The OAS machine-gunned passers-by on the grounds that ‘Any Arab will do.’ The press said they ‘were not soldiers’ but ‘Nazis’, ‘fascist desperadoes’ and ‘colonial terrorists.’ Loyalists pursued a similar policy of ‘any Taig will do’. The Guardian printed the following between 1970-74: ‘in spite of many claims to the contrary from Catholics it is by no means certain that the UVF is responsible for any of the killings … the organization has consistently condemned sectarian killings.’ ‘It must be stressed that there is no evidence that the UDA is involved’. And this ludicrous UVF statement: ‘Under no circumstances will the indiscriminate shooting or bombing of ordinary civilians or civilian property be tolerated.’

Loyalists and pieds-noirs both rebelled against governments of their supposed devotion: the UWC Strike, May 1974 and Algeria’s corresponding insurrectionary ‘Barricades Week’, January 1960. Enraged by DeGaulle’s speech foregrounding Algeria’s self-determination, pieds-noirs ultras seized government buildings, blocked downtown Algiers and killed gendarmes loyal to Paris.
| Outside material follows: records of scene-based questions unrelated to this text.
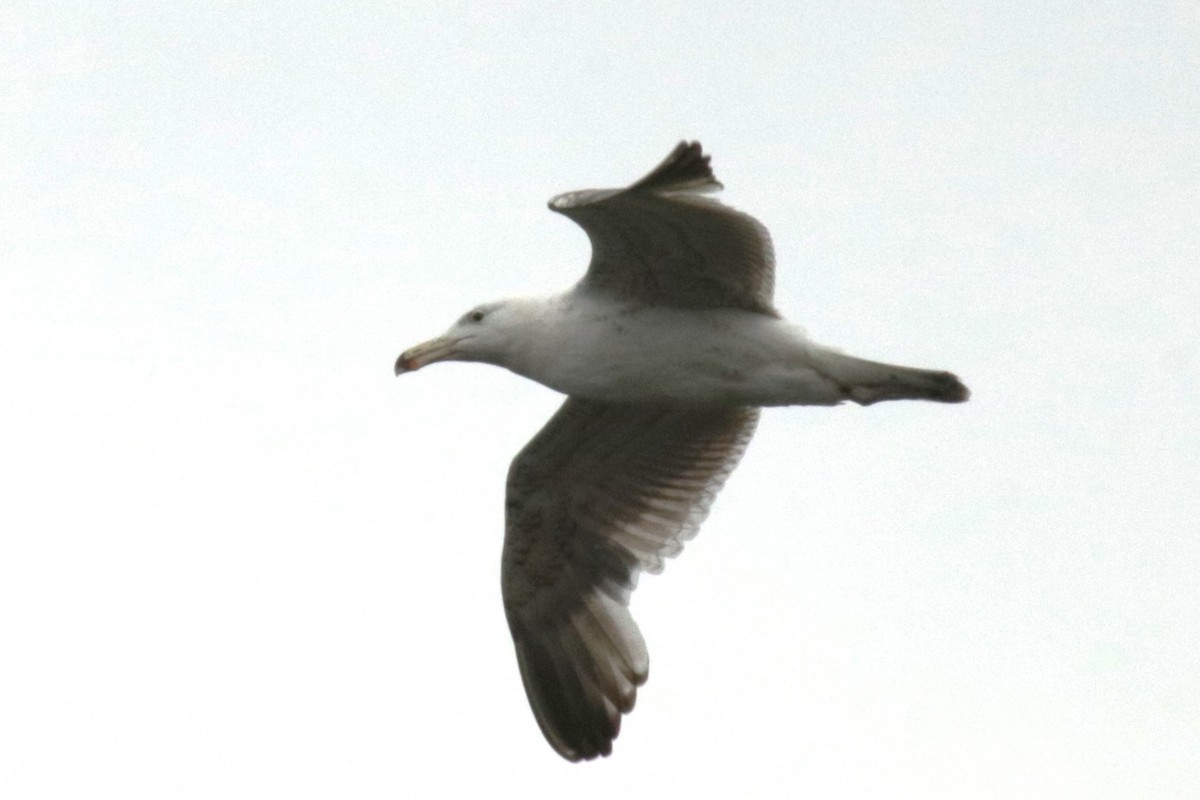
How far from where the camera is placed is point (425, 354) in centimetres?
1265

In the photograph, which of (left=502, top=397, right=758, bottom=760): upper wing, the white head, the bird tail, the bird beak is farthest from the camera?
(left=502, top=397, right=758, bottom=760): upper wing

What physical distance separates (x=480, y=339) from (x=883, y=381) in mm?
2356

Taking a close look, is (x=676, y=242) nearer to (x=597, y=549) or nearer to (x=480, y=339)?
(x=480, y=339)

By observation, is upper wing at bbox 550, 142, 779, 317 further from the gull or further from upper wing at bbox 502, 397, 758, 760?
upper wing at bbox 502, 397, 758, 760

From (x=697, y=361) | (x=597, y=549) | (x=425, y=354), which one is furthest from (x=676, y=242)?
(x=597, y=549)

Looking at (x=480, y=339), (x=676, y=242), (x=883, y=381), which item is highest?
(x=676, y=242)

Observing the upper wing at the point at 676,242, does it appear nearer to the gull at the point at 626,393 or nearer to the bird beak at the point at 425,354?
the gull at the point at 626,393

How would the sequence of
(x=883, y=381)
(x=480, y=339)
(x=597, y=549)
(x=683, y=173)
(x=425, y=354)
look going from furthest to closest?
1. (x=597, y=549)
2. (x=425, y=354)
3. (x=480, y=339)
4. (x=883, y=381)
5. (x=683, y=173)

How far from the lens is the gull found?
456 inches

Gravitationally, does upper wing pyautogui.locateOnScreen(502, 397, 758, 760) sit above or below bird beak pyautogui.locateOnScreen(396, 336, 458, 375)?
below

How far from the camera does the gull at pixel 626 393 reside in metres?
11.6

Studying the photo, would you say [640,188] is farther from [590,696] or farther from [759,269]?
[590,696]

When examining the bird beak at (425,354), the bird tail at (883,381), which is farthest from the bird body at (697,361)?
the bird beak at (425,354)

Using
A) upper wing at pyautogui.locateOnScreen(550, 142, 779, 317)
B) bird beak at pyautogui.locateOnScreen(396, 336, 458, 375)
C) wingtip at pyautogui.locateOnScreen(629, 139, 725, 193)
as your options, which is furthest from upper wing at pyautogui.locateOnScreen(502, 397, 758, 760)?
wingtip at pyautogui.locateOnScreen(629, 139, 725, 193)
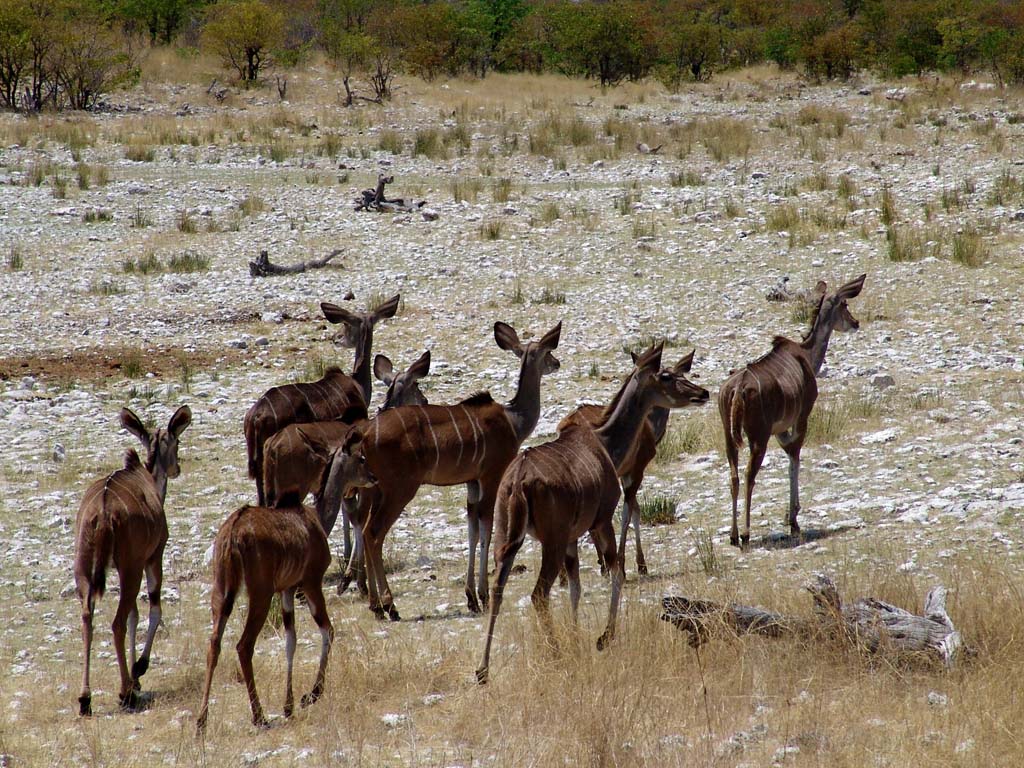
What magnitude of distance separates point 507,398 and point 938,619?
7.86 metres

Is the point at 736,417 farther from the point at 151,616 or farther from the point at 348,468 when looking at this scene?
the point at 151,616

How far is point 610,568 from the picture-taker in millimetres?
7641

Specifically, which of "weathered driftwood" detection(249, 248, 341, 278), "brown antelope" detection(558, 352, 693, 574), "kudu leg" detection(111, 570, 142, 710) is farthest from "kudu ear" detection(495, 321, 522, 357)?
"weathered driftwood" detection(249, 248, 341, 278)

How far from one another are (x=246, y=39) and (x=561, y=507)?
3990 cm

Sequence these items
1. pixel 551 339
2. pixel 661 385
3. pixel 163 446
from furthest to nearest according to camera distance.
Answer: pixel 551 339, pixel 661 385, pixel 163 446

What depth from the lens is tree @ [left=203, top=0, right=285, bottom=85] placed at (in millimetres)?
43750

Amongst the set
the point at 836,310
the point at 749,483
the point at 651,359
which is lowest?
the point at 749,483

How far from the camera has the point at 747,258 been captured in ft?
63.8

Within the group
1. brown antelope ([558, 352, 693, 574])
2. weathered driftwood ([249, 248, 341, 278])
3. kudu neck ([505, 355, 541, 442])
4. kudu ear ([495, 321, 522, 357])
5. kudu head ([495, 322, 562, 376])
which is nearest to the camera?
brown antelope ([558, 352, 693, 574])

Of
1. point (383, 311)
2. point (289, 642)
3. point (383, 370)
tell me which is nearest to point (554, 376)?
point (383, 311)

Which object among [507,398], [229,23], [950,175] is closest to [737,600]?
[507,398]

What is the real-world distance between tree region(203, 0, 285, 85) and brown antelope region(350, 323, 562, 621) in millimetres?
35660

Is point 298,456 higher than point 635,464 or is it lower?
higher

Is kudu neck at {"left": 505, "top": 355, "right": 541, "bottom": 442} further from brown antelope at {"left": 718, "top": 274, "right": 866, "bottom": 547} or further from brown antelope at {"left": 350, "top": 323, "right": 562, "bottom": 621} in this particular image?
brown antelope at {"left": 718, "top": 274, "right": 866, "bottom": 547}
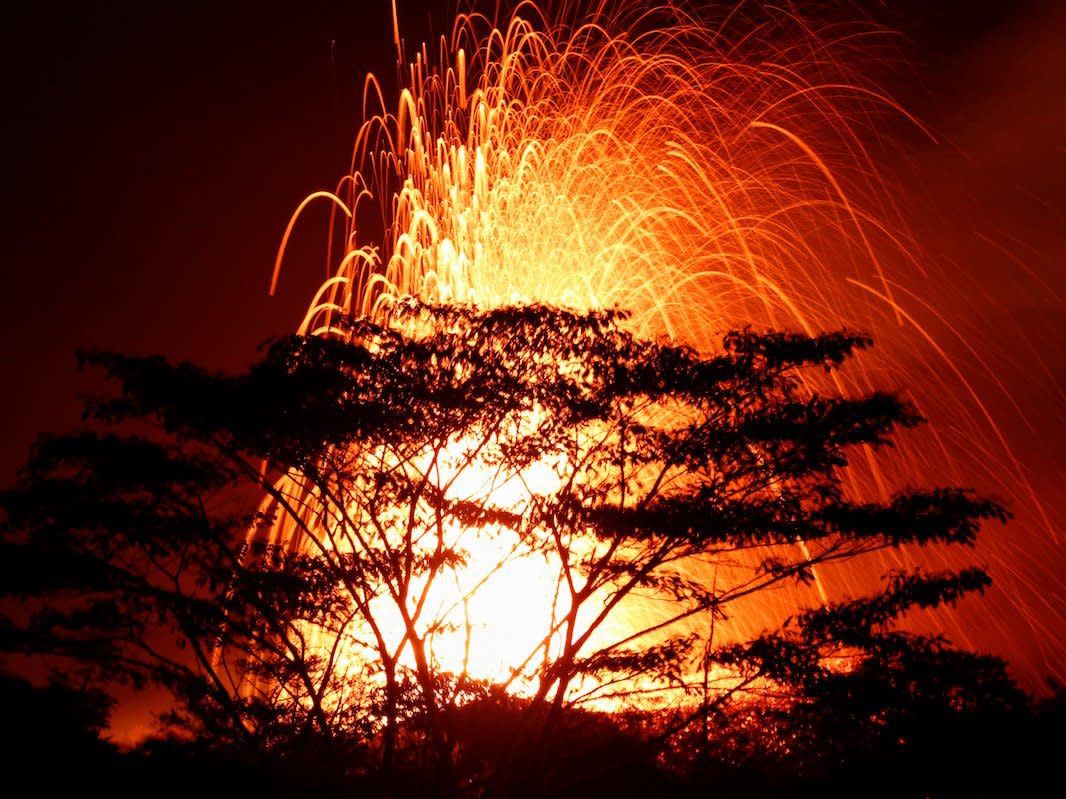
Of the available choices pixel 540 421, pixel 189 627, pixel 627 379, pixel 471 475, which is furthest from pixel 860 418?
pixel 189 627

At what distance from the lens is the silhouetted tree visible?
1047cm

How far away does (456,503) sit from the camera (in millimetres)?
11102

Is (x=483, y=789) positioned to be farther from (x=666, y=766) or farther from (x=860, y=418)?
(x=860, y=418)

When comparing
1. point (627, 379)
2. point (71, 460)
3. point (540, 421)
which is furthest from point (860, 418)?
point (71, 460)

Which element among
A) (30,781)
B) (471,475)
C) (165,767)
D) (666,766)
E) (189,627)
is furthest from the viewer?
(666,766)

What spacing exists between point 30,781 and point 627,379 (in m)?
6.52

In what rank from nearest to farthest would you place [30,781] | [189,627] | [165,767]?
[30,781], [165,767], [189,627]

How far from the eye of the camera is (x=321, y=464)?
1119cm

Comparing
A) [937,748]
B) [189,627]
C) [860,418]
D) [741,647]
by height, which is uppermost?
[860,418]

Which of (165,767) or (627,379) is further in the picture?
(627,379)

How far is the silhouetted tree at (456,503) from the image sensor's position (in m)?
10.5

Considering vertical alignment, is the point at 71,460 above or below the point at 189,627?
above

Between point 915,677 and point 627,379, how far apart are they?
4.17 m

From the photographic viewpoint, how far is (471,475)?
38.2 feet
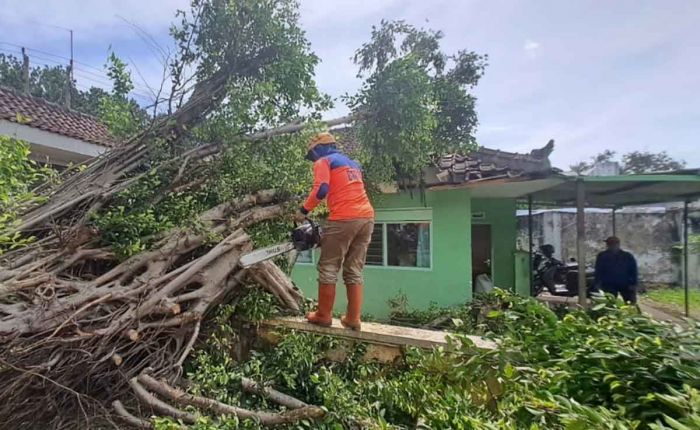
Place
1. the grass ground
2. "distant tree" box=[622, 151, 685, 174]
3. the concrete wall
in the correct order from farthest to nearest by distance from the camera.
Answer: "distant tree" box=[622, 151, 685, 174]
the concrete wall
the grass ground

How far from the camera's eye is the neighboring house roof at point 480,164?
6795 mm

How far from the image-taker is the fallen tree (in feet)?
11.5

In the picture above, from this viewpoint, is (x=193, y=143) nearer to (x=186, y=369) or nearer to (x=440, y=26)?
(x=186, y=369)

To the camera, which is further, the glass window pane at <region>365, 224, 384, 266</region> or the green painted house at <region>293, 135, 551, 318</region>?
the glass window pane at <region>365, 224, 384, 266</region>

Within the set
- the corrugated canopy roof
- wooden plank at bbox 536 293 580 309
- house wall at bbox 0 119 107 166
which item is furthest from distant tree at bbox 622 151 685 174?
house wall at bbox 0 119 107 166

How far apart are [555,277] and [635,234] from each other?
889cm

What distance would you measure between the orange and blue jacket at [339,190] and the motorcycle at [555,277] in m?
7.77

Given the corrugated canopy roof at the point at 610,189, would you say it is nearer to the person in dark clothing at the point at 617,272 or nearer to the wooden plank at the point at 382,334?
the person in dark clothing at the point at 617,272

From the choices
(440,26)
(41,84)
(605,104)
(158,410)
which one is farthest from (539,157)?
(41,84)

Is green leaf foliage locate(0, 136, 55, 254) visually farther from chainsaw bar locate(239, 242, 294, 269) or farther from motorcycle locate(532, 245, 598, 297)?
motorcycle locate(532, 245, 598, 297)

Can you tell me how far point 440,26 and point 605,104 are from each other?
586 cm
Locally-recruited Territorials and elements of the 10th Paras helped enforce the strike. The Guardian questioned French resolve: ‘Algiers extremists have very long experience of getting their own way’ and urged Paris to ‘eliminate the fascists settlers of Algiers’. De Gaulle faced down these ultras, disbanded the locally-recruited Unités Territoriales regiment, imprisoned its commanding officer and replaced suspect officers of the regular army. The 10th Paras, long stationed in Algiers, were replaced with the 25th, furious at being recalled from the mountains. The Guardian welcomed this as opening pieds-noirs minds to ‘other solutions besides an Algeria forever merged with France’

The UWC Strike, May 1974, opposed power-sharing and Council of Ireland, achieving both through control of power supplies, intimidating workers, a servile local BBC, and a wavering British government frustrated by generals unsupportive of government policy. The reportage presented this loyalist front as a ‘Workers Council’ (no Ulster), sympathised with unionist trauma, and ‘understood’ the army’s remarkable lack of response. Describing the Dublin bombs as a ‘raid’, editorials yet deemed the whole episode to be ‘un-bloody’ and proposed diluting power-sharing and postponing the Council of Ireland until unionist trauma subsided. There was no British DeGaulle or corresponding Barbouze agents shooting down patriot-rebels.

The book is worth reading for the postscript alone, a brilliant evaluation of the most important writers of the conflict, Conor Cruise O’Brien and Albert Camus. Camus was an ‘Algiers Shankill boy’, child of impoverished pieds-noirs background who condemned terrorism and army repression. O’Brien famously accused Camus of ‘stylishly regurgitating propaganda’. Anderson leaves it to the reader to decide whether or not O’Brien’s framing of the Troubles as a religious squabble and rejecting the colonial legacy, was a ‘stylish regurgitation of propaganda.’